A spokesman for the Pakistani Taliban said Saturday that the group will observe a one-month cease-fire as part of efforts to negotiate a peace deal with the government.
Spokesman Shahidullah Shahid emailed reporters a notice saying the top leadership of the group has instructed all of its units to comply with the cease-fire.
The announcement follows Pakistan’s airstrikes in recent days against fighters' hideouts in the northwest, after previous efforts at negotiations broke down when a faction announced it had killed 23 Pakistani troops.

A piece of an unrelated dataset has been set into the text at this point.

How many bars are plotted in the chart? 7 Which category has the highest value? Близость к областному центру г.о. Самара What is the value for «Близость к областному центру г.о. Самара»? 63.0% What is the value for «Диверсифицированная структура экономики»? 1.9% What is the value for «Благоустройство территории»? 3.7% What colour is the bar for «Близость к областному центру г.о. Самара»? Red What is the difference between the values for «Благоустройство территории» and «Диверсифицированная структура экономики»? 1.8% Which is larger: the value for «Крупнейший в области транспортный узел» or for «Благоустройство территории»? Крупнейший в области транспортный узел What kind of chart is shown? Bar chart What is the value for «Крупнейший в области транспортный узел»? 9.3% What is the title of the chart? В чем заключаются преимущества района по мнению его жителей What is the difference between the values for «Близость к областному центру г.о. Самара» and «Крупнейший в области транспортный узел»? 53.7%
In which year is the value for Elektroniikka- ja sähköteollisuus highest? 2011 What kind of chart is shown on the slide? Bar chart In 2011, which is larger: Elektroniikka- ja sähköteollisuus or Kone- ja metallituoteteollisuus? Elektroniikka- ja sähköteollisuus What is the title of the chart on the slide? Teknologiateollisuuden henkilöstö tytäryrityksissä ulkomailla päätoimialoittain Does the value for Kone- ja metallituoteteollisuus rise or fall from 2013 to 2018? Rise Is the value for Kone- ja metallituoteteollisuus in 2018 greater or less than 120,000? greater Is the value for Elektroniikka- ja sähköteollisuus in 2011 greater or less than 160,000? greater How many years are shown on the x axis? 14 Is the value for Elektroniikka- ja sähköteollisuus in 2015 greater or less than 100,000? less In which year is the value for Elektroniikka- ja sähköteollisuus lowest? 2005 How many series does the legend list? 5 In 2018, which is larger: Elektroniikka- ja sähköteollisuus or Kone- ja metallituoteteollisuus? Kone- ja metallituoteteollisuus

The Pakistani Taliban has been trying for years to overthrow the government and establish its own hard-line form of Islam across Pakistan. Tens of thousands of people have died in militant attacks.
Meanwhile on Saturday, armed fighters killed 12 members of the security escort for a polio vaccination team in northwestern Pakistan, detonating a roadside bomb before opening fire on the convoy, officials said.
The attack lasted an hour and when rescuers approached the scene the gunmen also attacked them, said Khan Faraz, an official in the Jamrud area of Khyber, a rugged tribal region bordering Afghanistan.
About a dozen wounded were taken to a hospital, but others died on the road waiting for help to arrive, he said.
Another official, Assistant Political Agent Jehangir Azam, said all the casualties were members of the levies or Khasadar, both locally recruited government-backed militias. They were providing security for the health workers.
Polio vaccination teams are frequently attacked in Pakistan, as are government security forces. A spokeswoman for UNICEF said it was unclear who was the target on this occasion.
Some religious leaders have denounced the multibillion-dollar vaccination campaign as a cover for spying or a plot to secretly sterilize Muslim children.